Resident-Centered Care
Click on one of the following topics to skip to that secton:
Resident-Centered Care: What does it mean?
Resident- or patient-centered care is a concept that is widely embraced across all health care settings, including long-term care. The concept encompasses a wide range of options, but the theme that defines most efforts in this area centers on determining consumer preferences and encouraging choice. In long-term-care settings, where residents both live and receive medical care, there is consensus that it is important to offer residents choice about all aspects of their lives, including those aspects that affect daily life quality. Expert consensus methodology has been used to validate quality indicators related to residential life in NHs. Many of these indicators are related to identifying resident preferences and offering residents choices (1-3). It is difficult to believe or argue that choice is unrelated to the quality of life of NH residents, who often require assistance with activities of daily living (ADL) and hence, are dependent on staff for such basic life functions as movement and toileting. In fact, there is a significant risk among NH residents of becoming “institutionalized” and accepting or being forced to adhere to staff schedules as opposed to a life schedule consistent with one’s individual preferences.
Back to Top
National Initiatives to Implement Resident-Centered Care Principles in Nursing Homes
There is widespread and growing interest in resident-centered care provision in NHs. This interest is reflected on the national level by a recent report from the Institute of Medicine that endorses resident-centered care and a coalition of providers and advocates who have given rise to what is popularly known as the NH culture change movement (4-7). This movement encompasses a broad range of interests, from transforming physical settings to redefining staff roles, but at its core it emphasizes resident autonomy and the importance of offering residents choices about their care and life (5-7). In 2005, the Center for Medicare services (CMS) recognized the culture change movement as a force for improving quality of life when it directed state Quality Improvement Organizations in their 8th scope of work to work with NHs to improve organizational culture (8). In September 2006, CMS launched a nursing home quality campaign whose eight goals include creating a culture of person- centered care and an empowered work force in NHs.
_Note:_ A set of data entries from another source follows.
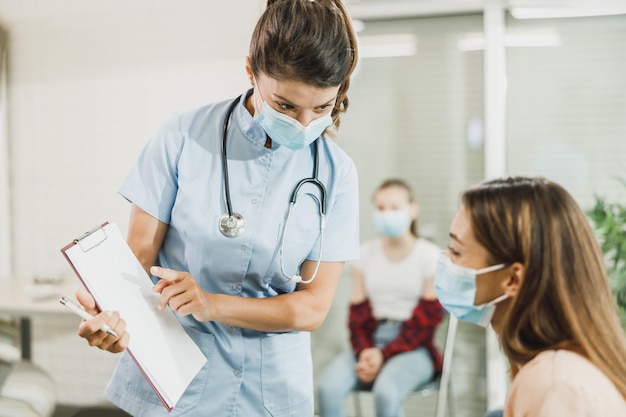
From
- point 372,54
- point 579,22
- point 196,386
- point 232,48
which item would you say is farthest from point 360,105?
point 196,386

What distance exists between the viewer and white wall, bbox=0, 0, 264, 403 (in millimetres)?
2877

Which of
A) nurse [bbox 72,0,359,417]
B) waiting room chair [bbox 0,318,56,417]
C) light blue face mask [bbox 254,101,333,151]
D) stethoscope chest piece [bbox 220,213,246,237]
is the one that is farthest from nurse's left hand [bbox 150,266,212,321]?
waiting room chair [bbox 0,318,56,417]

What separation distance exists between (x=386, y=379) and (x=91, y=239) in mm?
1705

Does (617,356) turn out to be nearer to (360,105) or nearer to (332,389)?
(332,389)

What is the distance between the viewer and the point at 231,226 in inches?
46.2

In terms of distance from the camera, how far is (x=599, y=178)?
2832mm

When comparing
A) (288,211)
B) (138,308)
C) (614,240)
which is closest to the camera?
(138,308)

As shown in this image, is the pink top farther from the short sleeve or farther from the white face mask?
the short sleeve

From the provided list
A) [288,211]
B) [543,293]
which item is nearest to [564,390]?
[543,293]

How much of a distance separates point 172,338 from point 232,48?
6.28 ft

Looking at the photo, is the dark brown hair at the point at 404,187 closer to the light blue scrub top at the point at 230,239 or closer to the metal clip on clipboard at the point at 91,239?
the light blue scrub top at the point at 230,239

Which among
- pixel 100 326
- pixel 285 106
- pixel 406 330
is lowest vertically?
pixel 406 330

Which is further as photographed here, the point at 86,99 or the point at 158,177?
the point at 86,99

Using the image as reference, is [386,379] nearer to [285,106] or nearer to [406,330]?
[406,330]
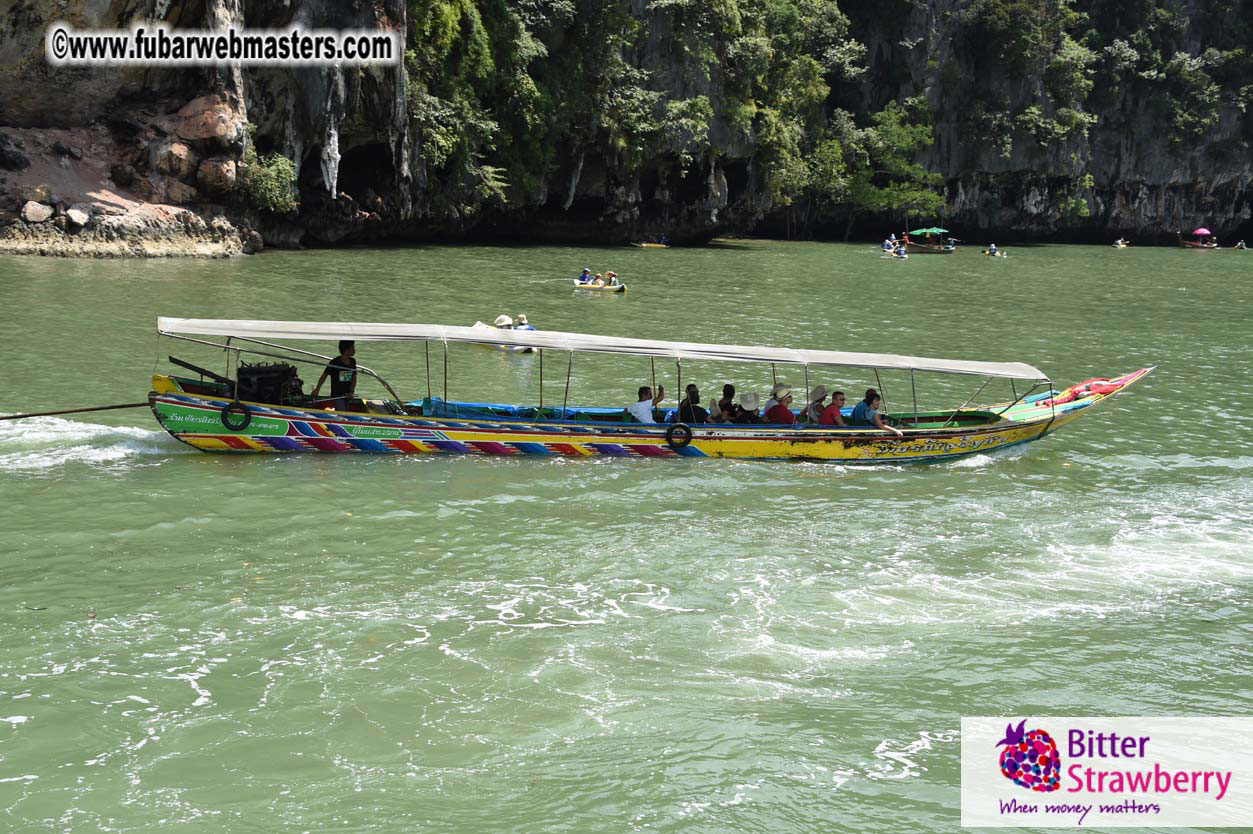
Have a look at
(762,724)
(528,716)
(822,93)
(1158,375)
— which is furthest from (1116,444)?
(822,93)

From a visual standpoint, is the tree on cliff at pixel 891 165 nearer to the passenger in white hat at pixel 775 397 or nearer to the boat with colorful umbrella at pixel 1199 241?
the boat with colorful umbrella at pixel 1199 241

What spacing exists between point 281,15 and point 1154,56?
59.3 meters

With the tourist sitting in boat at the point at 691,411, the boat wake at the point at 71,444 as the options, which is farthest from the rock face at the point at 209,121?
the tourist sitting in boat at the point at 691,411

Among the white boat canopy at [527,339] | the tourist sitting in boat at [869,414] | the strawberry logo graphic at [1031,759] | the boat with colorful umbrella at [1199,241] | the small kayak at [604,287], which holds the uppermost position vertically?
the boat with colorful umbrella at [1199,241]

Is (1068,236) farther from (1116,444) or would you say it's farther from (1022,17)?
(1116,444)

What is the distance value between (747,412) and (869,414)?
200cm

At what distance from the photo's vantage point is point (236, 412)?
15.4 m

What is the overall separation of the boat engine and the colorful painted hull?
0.27 meters

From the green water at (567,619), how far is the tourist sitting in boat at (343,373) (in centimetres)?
154

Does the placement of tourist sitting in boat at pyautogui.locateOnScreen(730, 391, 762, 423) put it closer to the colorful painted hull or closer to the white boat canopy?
the colorful painted hull

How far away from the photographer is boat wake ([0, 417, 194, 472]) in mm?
14812

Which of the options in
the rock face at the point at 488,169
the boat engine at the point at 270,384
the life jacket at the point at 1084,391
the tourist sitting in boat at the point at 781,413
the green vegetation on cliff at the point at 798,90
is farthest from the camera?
the green vegetation on cliff at the point at 798,90

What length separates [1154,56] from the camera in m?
73.4

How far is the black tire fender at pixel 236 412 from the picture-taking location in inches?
605
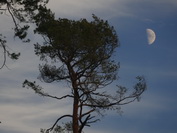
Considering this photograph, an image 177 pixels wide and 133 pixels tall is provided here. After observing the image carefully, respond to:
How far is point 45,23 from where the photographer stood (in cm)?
2342

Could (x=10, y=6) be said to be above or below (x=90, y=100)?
above

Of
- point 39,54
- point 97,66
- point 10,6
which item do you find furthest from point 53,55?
→ point 10,6

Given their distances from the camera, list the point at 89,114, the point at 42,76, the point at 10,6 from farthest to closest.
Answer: the point at 42,76 < the point at 89,114 < the point at 10,6

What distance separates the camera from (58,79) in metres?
23.5

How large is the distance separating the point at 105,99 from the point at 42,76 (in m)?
4.07

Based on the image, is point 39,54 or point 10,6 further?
point 39,54

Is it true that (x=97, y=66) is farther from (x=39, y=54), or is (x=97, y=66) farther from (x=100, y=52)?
(x=39, y=54)

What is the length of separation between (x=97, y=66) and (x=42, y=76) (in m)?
3.41

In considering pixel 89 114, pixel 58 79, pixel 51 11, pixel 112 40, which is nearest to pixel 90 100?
pixel 89 114

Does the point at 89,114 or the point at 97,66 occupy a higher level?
the point at 97,66

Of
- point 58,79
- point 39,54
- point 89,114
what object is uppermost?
point 39,54

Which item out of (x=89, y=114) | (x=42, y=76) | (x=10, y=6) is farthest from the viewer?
(x=42, y=76)

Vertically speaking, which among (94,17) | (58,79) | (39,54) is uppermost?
(94,17)

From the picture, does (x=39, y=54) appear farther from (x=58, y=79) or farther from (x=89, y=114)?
(x=89, y=114)
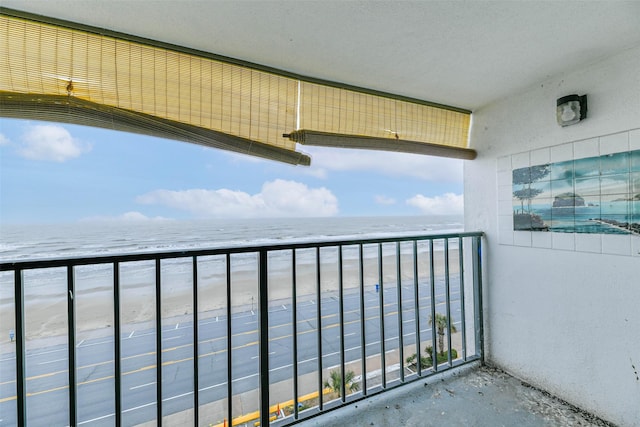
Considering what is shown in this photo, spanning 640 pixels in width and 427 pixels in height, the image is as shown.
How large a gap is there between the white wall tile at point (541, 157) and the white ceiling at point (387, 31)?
18.2 inches

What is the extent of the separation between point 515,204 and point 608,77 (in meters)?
0.83

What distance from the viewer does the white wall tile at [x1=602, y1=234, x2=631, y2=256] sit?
56.2 inches

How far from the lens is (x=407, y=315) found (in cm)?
1028

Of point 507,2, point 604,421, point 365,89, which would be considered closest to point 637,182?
point 507,2

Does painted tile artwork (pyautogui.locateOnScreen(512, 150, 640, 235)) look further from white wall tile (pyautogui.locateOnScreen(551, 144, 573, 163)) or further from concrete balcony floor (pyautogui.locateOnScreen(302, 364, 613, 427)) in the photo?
concrete balcony floor (pyautogui.locateOnScreen(302, 364, 613, 427))

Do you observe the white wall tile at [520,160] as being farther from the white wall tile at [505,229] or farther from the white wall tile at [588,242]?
the white wall tile at [588,242]

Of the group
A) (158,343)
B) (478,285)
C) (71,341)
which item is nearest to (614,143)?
(478,285)

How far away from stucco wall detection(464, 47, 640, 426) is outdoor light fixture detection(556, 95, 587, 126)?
0.04 m

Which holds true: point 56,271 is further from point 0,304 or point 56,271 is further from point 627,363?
point 627,363

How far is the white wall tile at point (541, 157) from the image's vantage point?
1.74 m

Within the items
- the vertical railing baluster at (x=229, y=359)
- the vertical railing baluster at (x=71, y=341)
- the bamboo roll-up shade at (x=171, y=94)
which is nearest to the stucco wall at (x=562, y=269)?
the bamboo roll-up shade at (x=171, y=94)

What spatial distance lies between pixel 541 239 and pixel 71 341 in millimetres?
2583

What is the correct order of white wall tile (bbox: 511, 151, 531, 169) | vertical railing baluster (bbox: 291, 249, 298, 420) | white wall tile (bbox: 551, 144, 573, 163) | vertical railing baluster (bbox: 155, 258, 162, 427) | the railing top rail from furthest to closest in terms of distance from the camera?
white wall tile (bbox: 511, 151, 531, 169) < white wall tile (bbox: 551, 144, 573, 163) < vertical railing baluster (bbox: 291, 249, 298, 420) < vertical railing baluster (bbox: 155, 258, 162, 427) < the railing top rail

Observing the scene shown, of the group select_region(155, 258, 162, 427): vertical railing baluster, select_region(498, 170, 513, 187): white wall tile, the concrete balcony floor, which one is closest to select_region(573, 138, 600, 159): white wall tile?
select_region(498, 170, 513, 187): white wall tile
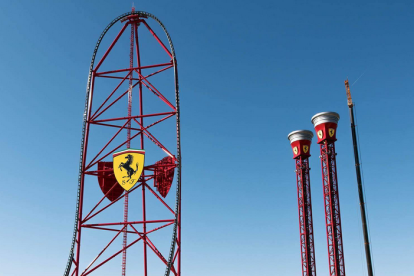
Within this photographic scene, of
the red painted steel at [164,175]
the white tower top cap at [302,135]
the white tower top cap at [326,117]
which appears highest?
the white tower top cap at [302,135]

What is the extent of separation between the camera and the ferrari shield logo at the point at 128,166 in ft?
120

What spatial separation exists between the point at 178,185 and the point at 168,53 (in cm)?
1079

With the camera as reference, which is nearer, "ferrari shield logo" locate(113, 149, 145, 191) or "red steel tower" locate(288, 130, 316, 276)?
"ferrari shield logo" locate(113, 149, 145, 191)

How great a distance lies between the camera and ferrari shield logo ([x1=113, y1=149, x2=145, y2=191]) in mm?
36500

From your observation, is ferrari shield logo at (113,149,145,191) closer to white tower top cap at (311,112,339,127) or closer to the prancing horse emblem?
the prancing horse emblem

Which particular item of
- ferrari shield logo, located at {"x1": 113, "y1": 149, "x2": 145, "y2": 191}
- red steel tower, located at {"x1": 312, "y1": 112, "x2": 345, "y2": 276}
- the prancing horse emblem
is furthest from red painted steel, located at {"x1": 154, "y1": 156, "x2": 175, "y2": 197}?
red steel tower, located at {"x1": 312, "y1": 112, "x2": 345, "y2": 276}

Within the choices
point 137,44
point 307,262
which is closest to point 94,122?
point 137,44

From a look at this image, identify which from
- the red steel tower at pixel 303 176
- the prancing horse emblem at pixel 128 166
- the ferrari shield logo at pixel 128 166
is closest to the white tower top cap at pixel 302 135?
the red steel tower at pixel 303 176

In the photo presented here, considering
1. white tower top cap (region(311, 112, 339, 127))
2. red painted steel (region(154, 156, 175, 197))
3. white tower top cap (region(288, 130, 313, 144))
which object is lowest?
red painted steel (region(154, 156, 175, 197))

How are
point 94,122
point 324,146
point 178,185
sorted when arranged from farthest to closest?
point 324,146, point 94,122, point 178,185

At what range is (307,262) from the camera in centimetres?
6719

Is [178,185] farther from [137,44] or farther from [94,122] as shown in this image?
[137,44]

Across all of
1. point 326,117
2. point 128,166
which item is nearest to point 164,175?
point 128,166

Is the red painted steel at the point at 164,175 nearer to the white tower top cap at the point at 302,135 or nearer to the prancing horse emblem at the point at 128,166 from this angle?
the prancing horse emblem at the point at 128,166
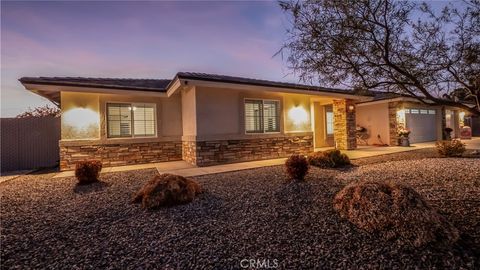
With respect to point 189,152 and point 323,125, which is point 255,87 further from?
point 323,125

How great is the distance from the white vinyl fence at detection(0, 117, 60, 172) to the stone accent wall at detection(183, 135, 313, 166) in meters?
6.12

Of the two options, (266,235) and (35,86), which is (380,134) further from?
(35,86)

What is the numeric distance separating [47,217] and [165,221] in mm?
2307

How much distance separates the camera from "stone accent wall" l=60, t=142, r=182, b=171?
8953 millimetres

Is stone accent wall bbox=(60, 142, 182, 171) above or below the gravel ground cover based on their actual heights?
above

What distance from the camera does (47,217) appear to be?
4176mm

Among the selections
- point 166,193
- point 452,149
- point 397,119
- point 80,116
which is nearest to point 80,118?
point 80,116

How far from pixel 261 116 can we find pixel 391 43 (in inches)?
252

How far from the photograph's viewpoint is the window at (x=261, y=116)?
10.1 meters

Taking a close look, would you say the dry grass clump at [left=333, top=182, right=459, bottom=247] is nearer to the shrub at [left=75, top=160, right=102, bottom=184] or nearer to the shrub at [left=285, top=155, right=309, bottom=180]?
the shrub at [left=285, top=155, right=309, bottom=180]

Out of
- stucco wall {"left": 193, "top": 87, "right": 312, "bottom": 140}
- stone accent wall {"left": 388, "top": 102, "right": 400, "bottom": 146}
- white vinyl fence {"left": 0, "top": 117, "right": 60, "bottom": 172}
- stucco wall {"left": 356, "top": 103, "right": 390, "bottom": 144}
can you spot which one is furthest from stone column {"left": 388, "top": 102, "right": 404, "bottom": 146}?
white vinyl fence {"left": 0, "top": 117, "right": 60, "bottom": 172}

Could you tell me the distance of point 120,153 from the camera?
9680mm

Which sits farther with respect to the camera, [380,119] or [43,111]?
[43,111]

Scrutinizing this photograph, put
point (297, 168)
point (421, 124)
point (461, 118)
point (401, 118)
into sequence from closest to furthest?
1. point (297, 168)
2. point (401, 118)
3. point (421, 124)
4. point (461, 118)
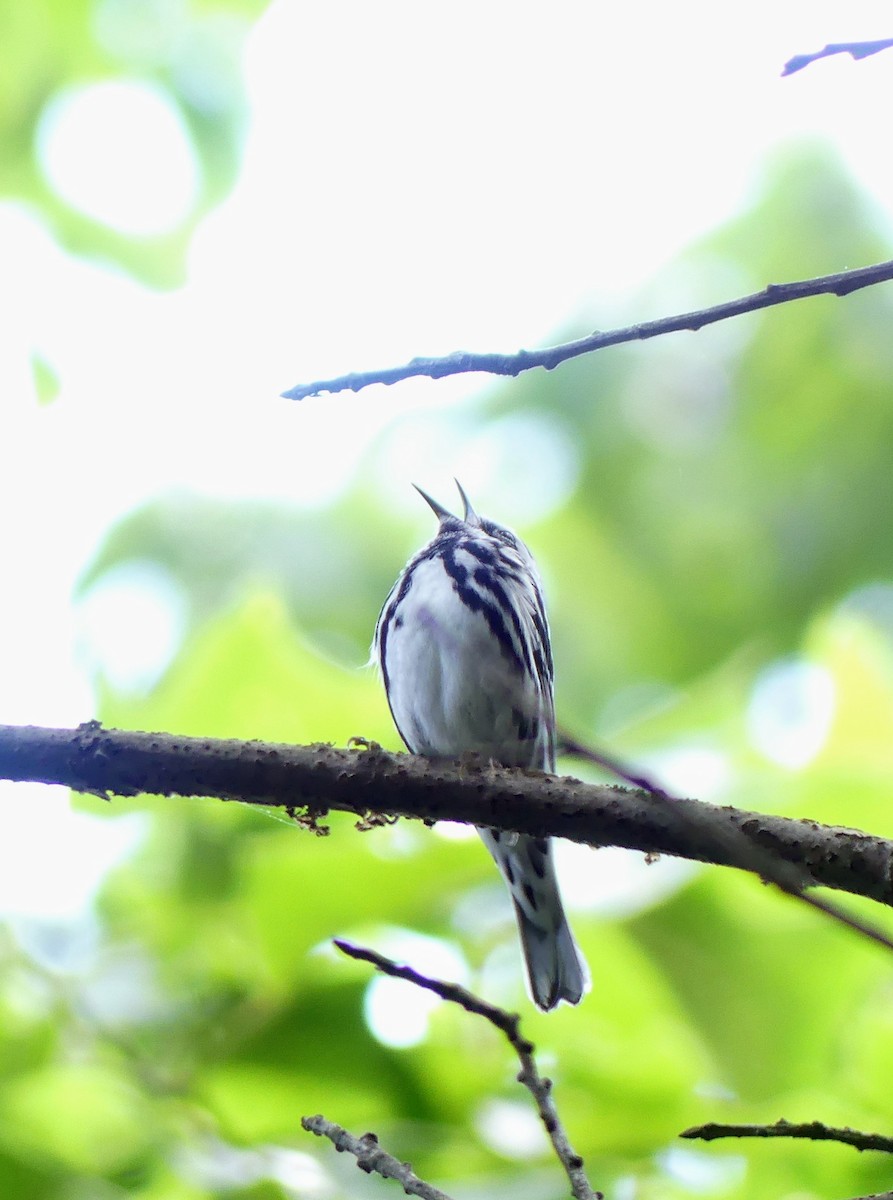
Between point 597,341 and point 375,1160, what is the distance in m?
0.77

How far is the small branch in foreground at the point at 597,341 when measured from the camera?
1.11 meters

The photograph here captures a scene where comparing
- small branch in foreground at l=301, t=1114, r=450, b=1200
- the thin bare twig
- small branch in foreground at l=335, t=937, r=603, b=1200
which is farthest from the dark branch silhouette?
the thin bare twig

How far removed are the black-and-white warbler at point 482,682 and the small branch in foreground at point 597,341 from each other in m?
1.43

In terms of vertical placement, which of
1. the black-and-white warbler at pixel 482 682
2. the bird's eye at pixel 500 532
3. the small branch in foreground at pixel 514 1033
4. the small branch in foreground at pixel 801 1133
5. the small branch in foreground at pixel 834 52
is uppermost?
the bird's eye at pixel 500 532

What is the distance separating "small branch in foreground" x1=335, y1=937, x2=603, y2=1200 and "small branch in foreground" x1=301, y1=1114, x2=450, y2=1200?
12cm

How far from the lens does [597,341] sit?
115 centimetres

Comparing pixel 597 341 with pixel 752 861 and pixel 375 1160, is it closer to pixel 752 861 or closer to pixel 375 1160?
pixel 752 861

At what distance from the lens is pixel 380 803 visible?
1.49m

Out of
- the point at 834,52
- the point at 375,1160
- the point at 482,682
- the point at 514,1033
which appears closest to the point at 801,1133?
the point at 514,1033

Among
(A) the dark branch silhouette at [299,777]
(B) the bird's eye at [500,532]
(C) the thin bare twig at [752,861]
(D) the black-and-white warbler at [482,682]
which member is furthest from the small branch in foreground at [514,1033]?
(B) the bird's eye at [500,532]

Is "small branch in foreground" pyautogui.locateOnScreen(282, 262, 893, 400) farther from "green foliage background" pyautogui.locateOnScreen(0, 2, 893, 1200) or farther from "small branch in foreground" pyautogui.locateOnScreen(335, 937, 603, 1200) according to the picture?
"green foliage background" pyautogui.locateOnScreen(0, 2, 893, 1200)

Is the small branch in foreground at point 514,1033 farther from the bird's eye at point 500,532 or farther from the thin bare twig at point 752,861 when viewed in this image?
the bird's eye at point 500,532

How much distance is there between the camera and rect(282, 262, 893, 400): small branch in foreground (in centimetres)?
111

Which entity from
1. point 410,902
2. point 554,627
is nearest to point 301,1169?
point 410,902
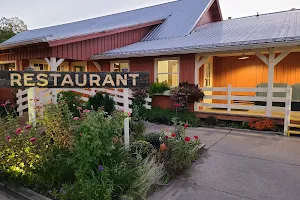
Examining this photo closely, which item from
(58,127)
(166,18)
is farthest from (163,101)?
(166,18)

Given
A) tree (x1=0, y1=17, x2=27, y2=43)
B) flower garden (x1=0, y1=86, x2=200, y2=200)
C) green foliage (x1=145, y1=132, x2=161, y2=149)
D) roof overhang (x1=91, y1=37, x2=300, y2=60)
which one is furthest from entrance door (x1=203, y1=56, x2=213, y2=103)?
tree (x1=0, y1=17, x2=27, y2=43)

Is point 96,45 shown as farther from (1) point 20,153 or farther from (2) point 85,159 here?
(2) point 85,159

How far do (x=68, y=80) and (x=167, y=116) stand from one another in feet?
15.3

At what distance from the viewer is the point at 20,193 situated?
2916 mm

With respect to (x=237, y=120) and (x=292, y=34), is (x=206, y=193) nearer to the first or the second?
(x=237, y=120)

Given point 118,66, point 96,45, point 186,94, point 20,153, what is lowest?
point 20,153

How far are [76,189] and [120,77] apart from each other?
1894 millimetres

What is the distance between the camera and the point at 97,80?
12.0ft

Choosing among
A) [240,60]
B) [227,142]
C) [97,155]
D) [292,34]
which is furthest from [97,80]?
[240,60]

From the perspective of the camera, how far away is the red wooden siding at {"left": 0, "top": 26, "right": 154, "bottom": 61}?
8281 millimetres

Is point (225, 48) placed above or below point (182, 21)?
below

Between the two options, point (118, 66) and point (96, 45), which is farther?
point (118, 66)

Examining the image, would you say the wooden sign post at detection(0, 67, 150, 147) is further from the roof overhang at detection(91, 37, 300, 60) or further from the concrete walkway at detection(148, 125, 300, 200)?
the roof overhang at detection(91, 37, 300, 60)

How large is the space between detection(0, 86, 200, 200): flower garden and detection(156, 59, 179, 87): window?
491 centimetres
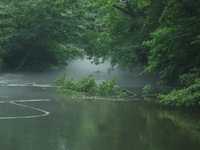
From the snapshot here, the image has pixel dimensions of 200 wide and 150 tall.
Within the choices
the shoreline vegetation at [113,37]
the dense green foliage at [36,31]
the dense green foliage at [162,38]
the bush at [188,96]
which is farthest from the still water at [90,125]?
the dense green foliage at [36,31]

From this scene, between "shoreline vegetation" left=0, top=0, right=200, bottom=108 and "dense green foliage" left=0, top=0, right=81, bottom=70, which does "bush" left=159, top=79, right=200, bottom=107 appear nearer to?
"shoreline vegetation" left=0, top=0, right=200, bottom=108

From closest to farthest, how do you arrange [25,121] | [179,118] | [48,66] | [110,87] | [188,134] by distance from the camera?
[188,134]
[25,121]
[179,118]
[110,87]
[48,66]

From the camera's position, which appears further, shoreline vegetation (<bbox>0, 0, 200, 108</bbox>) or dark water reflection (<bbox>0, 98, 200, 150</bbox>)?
shoreline vegetation (<bbox>0, 0, 200, 108</bbox>)

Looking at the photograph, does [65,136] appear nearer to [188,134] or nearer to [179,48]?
[188,134]

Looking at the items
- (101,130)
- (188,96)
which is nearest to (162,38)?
(188,96)

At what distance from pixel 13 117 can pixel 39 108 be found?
256cm

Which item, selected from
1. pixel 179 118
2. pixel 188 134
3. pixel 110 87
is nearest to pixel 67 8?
pixel 110 87

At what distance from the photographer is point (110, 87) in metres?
25.3

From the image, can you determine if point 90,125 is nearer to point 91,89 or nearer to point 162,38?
point 162,38

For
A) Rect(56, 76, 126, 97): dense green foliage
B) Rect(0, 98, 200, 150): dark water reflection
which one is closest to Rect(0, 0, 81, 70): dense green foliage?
Rect(56, 76, 126, 97): dense green foliage

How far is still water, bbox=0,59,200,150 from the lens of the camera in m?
13.5

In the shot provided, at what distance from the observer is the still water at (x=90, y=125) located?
13.5 metres

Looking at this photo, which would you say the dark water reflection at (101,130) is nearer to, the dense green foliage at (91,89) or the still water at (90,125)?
the still water at (90,125)

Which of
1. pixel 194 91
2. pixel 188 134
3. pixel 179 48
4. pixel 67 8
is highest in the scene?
pixel 67 8
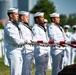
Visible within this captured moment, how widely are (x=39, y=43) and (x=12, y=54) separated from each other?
1.18 meters

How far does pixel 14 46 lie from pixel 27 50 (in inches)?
31.5

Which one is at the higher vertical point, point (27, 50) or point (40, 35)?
point (40, 35)

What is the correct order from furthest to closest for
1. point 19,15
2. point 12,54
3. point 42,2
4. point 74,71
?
point 42,2, point 19,15, point 12,54, point 74,71

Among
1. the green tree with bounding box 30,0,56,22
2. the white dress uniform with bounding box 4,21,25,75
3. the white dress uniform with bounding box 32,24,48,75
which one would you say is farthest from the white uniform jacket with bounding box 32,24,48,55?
the green tree with bounding box 30,0,56,22

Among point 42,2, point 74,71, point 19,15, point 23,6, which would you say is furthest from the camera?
point 23,6

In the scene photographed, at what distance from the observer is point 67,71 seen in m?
7.64

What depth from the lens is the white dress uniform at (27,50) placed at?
35.9 ft

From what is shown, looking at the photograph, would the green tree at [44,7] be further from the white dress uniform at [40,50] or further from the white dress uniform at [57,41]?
the white dress uniform at [40,50]

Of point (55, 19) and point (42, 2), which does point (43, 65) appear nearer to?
point (55, 19)

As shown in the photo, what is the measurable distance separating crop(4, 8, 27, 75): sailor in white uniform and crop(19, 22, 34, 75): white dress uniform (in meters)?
0.60

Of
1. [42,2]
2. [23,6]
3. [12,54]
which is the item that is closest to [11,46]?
[12,54]

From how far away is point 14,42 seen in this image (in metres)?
10.2

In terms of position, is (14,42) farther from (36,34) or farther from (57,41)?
(57,41)

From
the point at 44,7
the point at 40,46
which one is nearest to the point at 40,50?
the point at 40,46
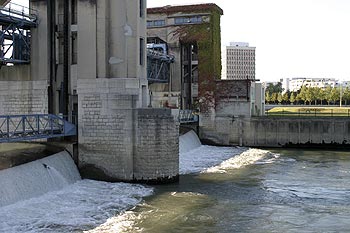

The federal NH regulatory industry also is placing increased emphasis on resident-centered care and choice in federal surveys of NH quality. The interpretive guidelines for conducting federal quality assessments include instructions throughout that residents’ preferences for care be identified. Survey deficiencies (or F tags) for quality of life have been designated, with language that specifically addresses resident preferences and choice (1). Consider, for example, F tag 242: “The resident has the right to choose activities, schedules and health care consistent with his or her interests, assessments and plans of care.” Surveyors are instructed to ask residents whether they are offered choices about daily life activities such as bedtimes and to observe whether resident choice and individuality is honored during daily care. F tags or care deficiencies can be cited if the surveyors find evidence that resident choice is not being honored.
Back to Top
Who can be interviewed and what types of questions should be asked?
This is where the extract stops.